→ Problem
The number of lines holding "frames" in the listing below is all you should give.

· · · · · · ·

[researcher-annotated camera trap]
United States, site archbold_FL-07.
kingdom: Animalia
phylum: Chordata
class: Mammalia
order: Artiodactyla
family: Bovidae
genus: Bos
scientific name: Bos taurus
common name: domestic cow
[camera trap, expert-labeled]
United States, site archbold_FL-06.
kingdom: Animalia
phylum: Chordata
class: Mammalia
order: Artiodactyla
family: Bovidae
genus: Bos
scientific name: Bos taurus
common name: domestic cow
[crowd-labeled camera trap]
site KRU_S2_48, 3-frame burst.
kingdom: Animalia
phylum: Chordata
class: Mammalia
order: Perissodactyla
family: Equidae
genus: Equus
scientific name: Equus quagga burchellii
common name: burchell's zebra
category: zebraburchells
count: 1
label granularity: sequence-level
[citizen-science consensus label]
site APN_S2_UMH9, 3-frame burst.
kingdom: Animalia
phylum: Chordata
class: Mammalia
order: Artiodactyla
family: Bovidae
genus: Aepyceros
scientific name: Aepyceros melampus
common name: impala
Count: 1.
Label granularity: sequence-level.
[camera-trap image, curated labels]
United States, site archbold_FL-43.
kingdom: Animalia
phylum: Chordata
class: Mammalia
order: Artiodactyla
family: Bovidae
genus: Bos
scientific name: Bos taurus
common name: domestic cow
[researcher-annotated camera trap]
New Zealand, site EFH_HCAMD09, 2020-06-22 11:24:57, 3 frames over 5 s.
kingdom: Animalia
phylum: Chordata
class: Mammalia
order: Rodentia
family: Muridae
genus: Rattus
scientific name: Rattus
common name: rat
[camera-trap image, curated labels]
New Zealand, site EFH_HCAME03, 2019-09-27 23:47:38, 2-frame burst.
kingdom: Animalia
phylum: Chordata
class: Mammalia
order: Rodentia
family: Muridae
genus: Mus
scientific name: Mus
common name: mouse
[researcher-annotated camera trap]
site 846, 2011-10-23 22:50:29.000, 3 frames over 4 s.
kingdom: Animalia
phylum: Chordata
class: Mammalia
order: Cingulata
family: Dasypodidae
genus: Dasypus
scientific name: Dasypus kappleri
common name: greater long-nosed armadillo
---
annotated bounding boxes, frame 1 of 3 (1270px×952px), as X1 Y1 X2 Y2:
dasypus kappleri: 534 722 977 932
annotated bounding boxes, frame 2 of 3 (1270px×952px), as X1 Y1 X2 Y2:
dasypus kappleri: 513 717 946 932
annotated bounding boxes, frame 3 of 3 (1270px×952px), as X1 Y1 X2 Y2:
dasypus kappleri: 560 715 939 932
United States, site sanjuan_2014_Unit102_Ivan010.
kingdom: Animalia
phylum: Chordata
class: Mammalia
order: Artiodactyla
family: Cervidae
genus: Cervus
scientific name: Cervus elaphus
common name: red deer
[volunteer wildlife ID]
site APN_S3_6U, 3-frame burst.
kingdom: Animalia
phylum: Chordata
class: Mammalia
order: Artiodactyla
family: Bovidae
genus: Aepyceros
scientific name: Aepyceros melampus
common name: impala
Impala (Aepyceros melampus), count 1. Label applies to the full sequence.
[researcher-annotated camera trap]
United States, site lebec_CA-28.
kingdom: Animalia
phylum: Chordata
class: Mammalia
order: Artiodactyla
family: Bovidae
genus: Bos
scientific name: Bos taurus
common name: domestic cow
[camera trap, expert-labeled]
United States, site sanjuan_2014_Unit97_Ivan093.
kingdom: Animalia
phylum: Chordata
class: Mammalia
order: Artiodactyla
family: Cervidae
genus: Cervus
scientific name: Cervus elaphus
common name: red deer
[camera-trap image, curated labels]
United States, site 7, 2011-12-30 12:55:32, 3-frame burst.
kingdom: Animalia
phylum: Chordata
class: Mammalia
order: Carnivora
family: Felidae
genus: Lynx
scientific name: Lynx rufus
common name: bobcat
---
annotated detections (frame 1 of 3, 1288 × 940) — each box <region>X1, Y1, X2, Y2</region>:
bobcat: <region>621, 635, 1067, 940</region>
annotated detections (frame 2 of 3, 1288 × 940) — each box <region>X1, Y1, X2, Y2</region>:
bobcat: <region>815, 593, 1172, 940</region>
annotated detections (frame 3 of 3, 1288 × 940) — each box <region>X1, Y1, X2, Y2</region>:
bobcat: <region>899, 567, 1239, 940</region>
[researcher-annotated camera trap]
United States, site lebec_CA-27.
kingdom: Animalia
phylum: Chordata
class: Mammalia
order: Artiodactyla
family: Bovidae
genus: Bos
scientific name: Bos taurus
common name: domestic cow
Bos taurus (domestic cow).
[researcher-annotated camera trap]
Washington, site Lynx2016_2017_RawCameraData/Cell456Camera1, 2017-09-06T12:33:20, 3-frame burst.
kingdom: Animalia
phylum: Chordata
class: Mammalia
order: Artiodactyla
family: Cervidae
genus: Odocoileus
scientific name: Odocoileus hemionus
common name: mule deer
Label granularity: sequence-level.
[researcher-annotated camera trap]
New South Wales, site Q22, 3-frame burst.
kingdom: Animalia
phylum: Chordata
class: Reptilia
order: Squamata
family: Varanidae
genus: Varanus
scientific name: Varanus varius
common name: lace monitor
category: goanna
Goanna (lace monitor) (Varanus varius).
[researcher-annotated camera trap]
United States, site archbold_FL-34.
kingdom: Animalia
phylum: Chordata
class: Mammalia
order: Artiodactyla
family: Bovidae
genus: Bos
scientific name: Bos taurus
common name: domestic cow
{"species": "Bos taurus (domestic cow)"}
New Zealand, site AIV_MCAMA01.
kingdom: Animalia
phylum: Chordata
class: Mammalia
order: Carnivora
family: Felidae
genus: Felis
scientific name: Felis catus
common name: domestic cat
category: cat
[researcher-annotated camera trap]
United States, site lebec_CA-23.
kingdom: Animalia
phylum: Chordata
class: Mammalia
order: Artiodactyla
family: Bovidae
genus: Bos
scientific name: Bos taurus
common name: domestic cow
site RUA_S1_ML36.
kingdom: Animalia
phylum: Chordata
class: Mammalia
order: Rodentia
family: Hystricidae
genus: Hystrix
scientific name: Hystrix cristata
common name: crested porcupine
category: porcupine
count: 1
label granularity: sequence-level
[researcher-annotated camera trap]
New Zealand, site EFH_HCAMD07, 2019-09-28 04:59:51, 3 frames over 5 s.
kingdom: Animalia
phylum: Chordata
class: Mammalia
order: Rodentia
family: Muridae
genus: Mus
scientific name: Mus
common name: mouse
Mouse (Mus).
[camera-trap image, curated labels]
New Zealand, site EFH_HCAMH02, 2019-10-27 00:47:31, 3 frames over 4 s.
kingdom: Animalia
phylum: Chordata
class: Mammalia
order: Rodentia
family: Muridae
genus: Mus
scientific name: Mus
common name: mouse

· · · · · · ·

→ Reply
4